* _THE EXERCISE_:
Repeat the records below word for word, leaving out the pictures.

* _MATERIAL FOR THIS EXERCISE_:
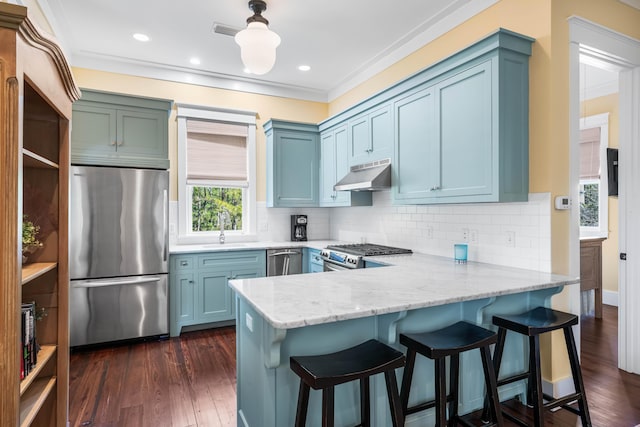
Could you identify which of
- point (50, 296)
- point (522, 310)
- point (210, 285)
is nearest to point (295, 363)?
point (50, 296)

* _EXERCISE RESULT_:
Could you identify which of
- point (50, 296)
- point (522, 310)
- point (210, 285)
is nearest to point (295, 363)?
point (50, 296)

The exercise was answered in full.